Monday, 2 March 2009

White Chocolate Torte

  • 75g butter
  • 225g ginger biscuits
  • 700g white chocolate
  • 600ml double cream
  • cocoa powder
  • icing sugar
Melt the butter and sir in the biscuit crumbs. Allow to set for 15 minutes.

Break up the chocolate, add half the cream and melt slowly over a low heat. Pour into a bowl and allow to cool for 15 minutes.

Whip remaining cream and fold into cooled mixture. Chill overnight.

Dust with icing sugar and cocoa powder before serving.

Sunday, 22 February 2009

March meeting

The March meeting of the Book Circle & Pudding Club will be on Wednesday 4th March

Tuesday, 3 February 2009

Friends Like These

Danny Wallace knows how to put together a story, and also how to live it. “Friends Like These” comes from the common crisis of people approaching thirty, asking what they are doing, why they are doing it, and what has happened to their youth. He himself is about to turn thirty and his life has become a cliche. Recently married and living in a smart new area of town, he's swapped pints for lattes and had even contemplated buying coasters. Something wasn't right - he was feeling way too grown-up.
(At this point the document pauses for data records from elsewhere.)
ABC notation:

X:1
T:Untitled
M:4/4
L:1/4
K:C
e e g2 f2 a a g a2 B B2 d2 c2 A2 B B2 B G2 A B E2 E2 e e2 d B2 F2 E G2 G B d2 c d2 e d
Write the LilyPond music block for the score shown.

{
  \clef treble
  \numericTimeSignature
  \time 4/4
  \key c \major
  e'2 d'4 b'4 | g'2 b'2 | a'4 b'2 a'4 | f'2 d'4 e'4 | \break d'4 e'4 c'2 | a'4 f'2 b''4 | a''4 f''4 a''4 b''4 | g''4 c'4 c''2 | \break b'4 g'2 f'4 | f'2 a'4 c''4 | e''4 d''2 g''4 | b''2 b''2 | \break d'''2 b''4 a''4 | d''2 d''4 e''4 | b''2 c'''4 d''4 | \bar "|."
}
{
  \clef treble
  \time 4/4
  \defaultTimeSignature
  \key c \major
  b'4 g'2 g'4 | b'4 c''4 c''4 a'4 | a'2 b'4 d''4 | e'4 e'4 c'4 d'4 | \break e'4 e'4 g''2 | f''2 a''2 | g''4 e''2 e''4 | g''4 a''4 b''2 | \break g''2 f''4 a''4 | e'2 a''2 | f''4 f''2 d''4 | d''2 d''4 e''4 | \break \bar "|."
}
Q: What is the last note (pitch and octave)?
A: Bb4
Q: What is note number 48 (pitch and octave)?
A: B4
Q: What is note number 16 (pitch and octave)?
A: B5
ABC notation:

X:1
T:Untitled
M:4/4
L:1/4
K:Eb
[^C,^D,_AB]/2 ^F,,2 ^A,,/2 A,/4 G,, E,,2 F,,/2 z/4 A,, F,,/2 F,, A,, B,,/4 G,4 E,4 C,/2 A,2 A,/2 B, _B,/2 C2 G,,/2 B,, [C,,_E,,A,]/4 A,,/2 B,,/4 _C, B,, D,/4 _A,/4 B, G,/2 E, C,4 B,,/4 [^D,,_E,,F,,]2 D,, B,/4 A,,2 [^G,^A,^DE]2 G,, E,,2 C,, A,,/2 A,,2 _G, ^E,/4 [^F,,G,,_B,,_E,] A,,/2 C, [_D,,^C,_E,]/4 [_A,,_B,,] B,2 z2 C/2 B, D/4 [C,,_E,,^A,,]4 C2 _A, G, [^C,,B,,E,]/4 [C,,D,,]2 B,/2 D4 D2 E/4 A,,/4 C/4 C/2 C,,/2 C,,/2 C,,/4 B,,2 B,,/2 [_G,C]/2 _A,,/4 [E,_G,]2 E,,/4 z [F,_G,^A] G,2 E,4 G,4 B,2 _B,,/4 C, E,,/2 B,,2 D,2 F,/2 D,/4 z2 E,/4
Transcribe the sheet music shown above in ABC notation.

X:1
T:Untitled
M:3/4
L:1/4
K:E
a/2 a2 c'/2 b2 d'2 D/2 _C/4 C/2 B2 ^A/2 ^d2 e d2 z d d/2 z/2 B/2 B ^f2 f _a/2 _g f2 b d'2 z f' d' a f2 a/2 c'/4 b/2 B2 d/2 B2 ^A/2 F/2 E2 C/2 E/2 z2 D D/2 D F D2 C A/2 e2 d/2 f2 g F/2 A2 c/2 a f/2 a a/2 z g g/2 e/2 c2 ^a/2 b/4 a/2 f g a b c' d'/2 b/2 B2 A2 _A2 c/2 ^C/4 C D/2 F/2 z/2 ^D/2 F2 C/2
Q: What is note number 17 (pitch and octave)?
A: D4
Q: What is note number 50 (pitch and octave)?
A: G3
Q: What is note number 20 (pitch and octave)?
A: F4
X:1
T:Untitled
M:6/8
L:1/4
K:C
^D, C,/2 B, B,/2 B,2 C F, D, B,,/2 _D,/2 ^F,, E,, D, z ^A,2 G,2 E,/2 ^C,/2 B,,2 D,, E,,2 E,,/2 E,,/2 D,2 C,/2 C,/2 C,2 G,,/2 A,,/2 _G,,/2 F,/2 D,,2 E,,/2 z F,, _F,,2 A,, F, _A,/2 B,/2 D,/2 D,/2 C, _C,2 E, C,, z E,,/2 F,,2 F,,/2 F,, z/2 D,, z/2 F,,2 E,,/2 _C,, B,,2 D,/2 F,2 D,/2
Until - Danny finds an old address book containing just twelve names. His best mates as a kid. Where are they now? Who are they now? And how are they coping with this scary concept of being grown-up? And so begins a journey from A-Z, tracking down and meeting his old gang. He travels from Berlin to Tokyo, from Sydney to LA. He even goes to Loughborough. He meets Fijian chiefs. German rappers. Some ninjas. And a carvery manager who's managed to solve time travel. But how will they respond to a man they haven't seen in twenty years, turning up and asking if they're coming out to play?

This journey not only takes Wallace through a number of journeys, but also a number of revelations and realisations, that actually helps him on the road to “becoming a man”. Part-comedy, part-travelogue, part-memoir, Friends Like These is the story of what can happen when you track down your past, and of where the friendships you thought you'd outgrown can take you today.

Sunday, 25 January 2009

February Meeting

The February meeting of the Book Circle & Pudding Club will be on Wednesday 4th February

Wednesday, 7 January 2009

Half of a Yellow Sun

Half a Yellow Sun is based on the Nigeria-Biafra War that happened in Nigeria from 1967-70. Adichie's writing is an intact narrative and description of the horrors that surrounded those years in Nigeria.

Half of a Yellow Sun follows the lives of five very different characters as they are swept up in rapidly−escalating violent political turmoil. Ugwu is a poor villager‚ employed as a houseboy for the university lecturer Odenigbo. Olanna is a young beautiful middle−class woman‚ who has to confront the reality of the massacre of her relatives. Richard is a shy English writer who falls in love with the remote and enigmatic Kainene.

These characters are propelled into violent events that will pull them apart and bring them together in the most unexpected ways‚ testing their ideals and stretching their loyalties to breaking point.

This book will not hide grief or pain, it will not soothe over the bad, and only emphasize the good. Half of a Yellow Sun is a tremendously evocative novel of the promise, hope, and disappointment of the Biafran war.

Monday, 5 January 2009

January Meeting

The January meeting of the Book Circle & Pudding Club will be on Wednesday 7th January

Sunday, 7 December 2008

The Shack

The Shack tells the story of a man whose young daughter is murdered and who, four years later, receives a note, apparently from God, inviting him back to the shack where his daughter’s blood had been discovered. He encounters God in the form of a larger-than-life Afro-Caribbean woman.

Mackenzie (Mack) Allen Philip’s, an ordinary American, though one with a painful past of his own, decides one weekend to take his kids on a camping trip in the mountains of Oregon. Nothing unusual – just a fun filled weekend of campfires, hiking, canoeing and enjoying the great outdoors. Until tragedy strikes in the most unexpected way. Mack’s two older kids are out canoeing when they lose control and the canoe flips over.

The reader naturally expects that one or both of them drowns, but Mack succeeds in saving them. Yet while his attention is focused on saving them, a serial killer abducts his younger daughter Missy. As the search progresses, the dress she had been wearing is found torn and bloodied in a Shack, high up in the mountains, implying that she has been murdered.

The shack is a metaphor for “the house inside a human being”, he said, “the place of a soul that gets damaged and twisted by what happens to you”. It is the inner dark place in which people store their hurt, their lies, their addictions and their secrets from the outside world.

William P Young’s The Shack has become a publishing phenomenon in America, and the book is now into its 14th print-run.